Dünyanın nazar boncuğuydu...
Konya'nın Karapınar ilçesi sınırlarında bulunan ve 'dünyanın nazar boncuğu' olarak adlandırılan Meke Gölü yüzde 99 oranında kurudu. Yağışların az olması ve yeraltı sularının çekilmesiyle kuruyan krater gölde, tuz tabakaları oluştu. Gölün su bulunan az bir bölümü ise, kırmızı renge büründü
Konya Jeoloji Mühendisleri Odası Başkanı Doç. Dr. Fetullah Arık, Meke Gölü’nün volkanik bir göl olduğunu söyledi. Bu özelliğiyle de dünyanın nazar boncuğu olarak bilindiğini ve dünyada bu tür oluşumların yaygın olmadığını belirten Arık şöyle dedi:
"Ancak son yıllarda artan kuraklık ve yeraltı suyu tüketiminden Meke Gölü de nasibini aldı. Hemen yanıbaşımızda bulunan bu doğal güzellik yok olma noktasına geldi.

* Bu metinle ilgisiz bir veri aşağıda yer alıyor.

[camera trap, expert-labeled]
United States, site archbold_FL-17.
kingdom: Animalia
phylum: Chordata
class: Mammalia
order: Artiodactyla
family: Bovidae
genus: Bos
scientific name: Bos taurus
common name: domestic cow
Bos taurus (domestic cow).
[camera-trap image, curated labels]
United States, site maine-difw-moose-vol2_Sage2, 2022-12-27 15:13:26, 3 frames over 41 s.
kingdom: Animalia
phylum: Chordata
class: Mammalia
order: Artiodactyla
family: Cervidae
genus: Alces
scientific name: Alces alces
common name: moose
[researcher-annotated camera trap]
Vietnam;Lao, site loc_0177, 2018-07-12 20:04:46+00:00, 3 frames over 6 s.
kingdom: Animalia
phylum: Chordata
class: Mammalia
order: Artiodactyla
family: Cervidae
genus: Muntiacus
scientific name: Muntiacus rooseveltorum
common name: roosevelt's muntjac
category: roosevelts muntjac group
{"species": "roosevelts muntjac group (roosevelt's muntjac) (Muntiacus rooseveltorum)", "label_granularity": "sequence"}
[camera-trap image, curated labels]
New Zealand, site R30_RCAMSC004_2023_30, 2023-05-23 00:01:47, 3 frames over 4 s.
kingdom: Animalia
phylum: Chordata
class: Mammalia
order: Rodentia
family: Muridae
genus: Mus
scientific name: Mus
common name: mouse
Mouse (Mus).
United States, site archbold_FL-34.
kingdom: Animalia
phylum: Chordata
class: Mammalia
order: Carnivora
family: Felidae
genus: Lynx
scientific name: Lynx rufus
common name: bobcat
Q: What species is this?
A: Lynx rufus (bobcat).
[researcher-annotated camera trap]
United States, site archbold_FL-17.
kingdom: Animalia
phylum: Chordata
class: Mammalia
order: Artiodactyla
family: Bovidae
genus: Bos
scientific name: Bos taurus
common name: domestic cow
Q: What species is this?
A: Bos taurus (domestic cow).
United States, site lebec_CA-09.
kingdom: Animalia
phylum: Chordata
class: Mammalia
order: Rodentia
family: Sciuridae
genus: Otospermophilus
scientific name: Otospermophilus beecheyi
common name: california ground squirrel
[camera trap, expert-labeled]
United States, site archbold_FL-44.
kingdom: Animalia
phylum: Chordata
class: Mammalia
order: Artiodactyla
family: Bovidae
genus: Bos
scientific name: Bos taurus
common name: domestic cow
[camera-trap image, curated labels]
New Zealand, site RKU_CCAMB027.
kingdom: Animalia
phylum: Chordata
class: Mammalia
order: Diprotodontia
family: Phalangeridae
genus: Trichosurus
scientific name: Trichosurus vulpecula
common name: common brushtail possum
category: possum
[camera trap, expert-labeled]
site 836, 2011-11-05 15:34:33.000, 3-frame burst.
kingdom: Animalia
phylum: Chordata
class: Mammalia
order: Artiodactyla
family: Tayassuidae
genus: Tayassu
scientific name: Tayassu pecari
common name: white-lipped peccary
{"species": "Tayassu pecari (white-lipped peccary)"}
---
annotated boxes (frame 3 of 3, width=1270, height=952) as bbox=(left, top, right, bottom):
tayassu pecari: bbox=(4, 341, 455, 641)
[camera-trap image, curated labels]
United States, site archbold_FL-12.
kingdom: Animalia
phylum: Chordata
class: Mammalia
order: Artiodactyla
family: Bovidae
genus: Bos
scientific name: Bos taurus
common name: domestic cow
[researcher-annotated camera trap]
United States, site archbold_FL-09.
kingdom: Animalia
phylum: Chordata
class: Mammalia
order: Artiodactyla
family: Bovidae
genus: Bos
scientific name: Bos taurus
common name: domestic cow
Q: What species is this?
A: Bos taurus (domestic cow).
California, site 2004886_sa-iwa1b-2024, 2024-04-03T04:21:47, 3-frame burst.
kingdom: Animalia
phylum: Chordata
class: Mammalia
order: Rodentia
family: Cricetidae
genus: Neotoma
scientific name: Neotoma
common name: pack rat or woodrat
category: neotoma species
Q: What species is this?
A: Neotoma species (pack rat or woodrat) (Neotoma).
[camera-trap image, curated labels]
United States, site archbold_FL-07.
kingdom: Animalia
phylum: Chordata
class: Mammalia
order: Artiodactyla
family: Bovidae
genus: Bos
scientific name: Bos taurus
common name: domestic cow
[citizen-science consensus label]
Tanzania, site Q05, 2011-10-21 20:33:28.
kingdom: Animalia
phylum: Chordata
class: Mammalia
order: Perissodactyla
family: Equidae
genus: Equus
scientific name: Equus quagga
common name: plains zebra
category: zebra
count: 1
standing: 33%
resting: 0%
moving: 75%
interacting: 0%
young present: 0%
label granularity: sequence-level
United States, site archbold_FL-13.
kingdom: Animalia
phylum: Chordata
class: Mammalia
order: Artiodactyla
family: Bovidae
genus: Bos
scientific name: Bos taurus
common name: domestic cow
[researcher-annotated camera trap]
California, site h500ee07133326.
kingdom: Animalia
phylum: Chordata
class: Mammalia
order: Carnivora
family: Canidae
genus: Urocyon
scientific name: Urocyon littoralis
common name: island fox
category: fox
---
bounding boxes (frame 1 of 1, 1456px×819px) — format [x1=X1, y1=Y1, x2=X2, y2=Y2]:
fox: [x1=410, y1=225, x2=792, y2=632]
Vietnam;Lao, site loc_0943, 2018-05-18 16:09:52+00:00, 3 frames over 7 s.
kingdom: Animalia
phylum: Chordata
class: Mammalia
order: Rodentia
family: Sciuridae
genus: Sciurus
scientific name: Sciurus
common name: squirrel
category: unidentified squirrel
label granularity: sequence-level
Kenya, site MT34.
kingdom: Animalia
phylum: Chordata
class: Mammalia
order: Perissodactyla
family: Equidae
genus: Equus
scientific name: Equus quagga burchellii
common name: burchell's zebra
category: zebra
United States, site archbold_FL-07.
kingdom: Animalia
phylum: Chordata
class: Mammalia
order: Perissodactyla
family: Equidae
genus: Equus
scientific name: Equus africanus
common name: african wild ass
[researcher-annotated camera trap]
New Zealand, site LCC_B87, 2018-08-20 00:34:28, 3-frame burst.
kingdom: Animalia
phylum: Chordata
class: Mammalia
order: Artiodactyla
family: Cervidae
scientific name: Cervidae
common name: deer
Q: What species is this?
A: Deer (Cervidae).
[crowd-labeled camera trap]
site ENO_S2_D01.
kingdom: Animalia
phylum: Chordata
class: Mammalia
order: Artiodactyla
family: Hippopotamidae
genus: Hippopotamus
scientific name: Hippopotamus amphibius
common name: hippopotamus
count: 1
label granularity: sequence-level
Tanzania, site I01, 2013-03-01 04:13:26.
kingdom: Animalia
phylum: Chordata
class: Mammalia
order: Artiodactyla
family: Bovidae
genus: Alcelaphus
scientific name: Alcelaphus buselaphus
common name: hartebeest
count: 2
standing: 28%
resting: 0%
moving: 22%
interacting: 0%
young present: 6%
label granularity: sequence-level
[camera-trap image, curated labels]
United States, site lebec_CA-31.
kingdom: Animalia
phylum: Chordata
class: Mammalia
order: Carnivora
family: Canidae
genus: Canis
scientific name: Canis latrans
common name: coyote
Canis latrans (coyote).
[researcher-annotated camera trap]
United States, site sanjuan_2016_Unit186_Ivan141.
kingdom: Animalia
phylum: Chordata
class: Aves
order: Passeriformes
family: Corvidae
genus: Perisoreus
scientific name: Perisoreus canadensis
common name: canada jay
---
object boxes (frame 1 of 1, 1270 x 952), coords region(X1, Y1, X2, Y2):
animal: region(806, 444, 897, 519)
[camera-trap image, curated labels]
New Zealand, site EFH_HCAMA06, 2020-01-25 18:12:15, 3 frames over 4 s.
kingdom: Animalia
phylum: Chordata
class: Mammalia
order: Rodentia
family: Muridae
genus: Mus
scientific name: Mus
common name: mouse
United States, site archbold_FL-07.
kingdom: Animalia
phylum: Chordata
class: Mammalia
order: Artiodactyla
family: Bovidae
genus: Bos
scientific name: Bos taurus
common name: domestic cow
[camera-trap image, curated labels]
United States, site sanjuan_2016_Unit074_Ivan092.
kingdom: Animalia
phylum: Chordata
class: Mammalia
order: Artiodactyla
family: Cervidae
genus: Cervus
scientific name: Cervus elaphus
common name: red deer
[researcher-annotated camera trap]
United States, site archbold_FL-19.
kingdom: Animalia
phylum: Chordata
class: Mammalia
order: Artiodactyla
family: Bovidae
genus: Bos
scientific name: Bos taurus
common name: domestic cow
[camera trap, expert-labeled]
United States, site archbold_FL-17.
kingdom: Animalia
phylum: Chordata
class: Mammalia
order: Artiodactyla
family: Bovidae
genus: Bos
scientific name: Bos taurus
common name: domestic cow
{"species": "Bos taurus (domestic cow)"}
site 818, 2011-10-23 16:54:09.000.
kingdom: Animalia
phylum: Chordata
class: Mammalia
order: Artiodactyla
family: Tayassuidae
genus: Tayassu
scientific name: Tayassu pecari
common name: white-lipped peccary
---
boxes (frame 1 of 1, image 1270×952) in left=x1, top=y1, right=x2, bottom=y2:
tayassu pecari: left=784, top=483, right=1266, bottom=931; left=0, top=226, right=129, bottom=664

Zaten birkaç yıldır can çekişiyordu ve şimdi bitme noktasına geldi. Yeraltı seviyesi bütün havzada düştüğü için artık Meke Gölü yeraltı sularından da beslenemiyor ve ancak mevsimsel yağışların birikimi ile su topluyor."
'BU GÜZELLİK TARİHE KARIŞACAK'
Meke Gölü’nün tuzlu bir göl olduğunu ve geçmiş dönemlerde tuz havzası olarak kullanıldığını belirten Arık sözlerini şöyle sürdürdü:
"Su azaldıkça ve buharlaştıkça tuz kristalleri oluşuyor. 1- 2 yıl sonra orada tamamen tuz kristallerinden oluşmuş bir bölge göreceğiz. Daha sonraki süreçte çöl rüzgarı ile tozlar orayı tamamen kapatınca da böyle bir güzellik tarihe karışmış olacak. Şu anki gidişat bunu gösteriyor."
Meke Gölü'nün eski hali
'KIRMIZILIK MİKROORGANİZMALARDAN'
Kuruyan Meke Gölü’ndeki su birikintisinde oluşan kırmızı renge de açıklık getiren Arık, şunları söyledi:
"Birçok tuzlu ve sodalı göllerde bu oluşumu görüyoruz. Bunlar bu tür göllerde oluşan bir takım mikroorganizmaların kalıntıları. Belirli gün ve dönemlerde yoğunlaşarak kırmızı rengi verirler. Su miktarı ciddi bir şekilde azaldığı için sanki göl de tamamen kırmızıya boyanmış gibi görünüyor."
'MEKE GÖLÜ KURURKEN KAN AĞLIYOR'
Meke Gölü’nde yaşanan kırmızı görüntüyü ’Meke Gölü kururken kan ağlıyor’ diye yorumlayan Arık şöyle konuştu:
"Meke şu anda orta Anadolu’daki göller ve sulak alanlar gibi kan ağlıyor. Geçen zaman zarfında birçok sulak alanımız kurudu. Bu sadece insanların yoğun kullanımından değil, devam eden kuraklıktan kaynaklanıyor. Yıllık yağış ortalaması bölgede metrekarede 320 milimetre seviyesinde iken son bir kaç yıldır 300 milimetrenin altına düştü. Dengenin sağlanması için yağışı periyodu beklememiz gerekiyor."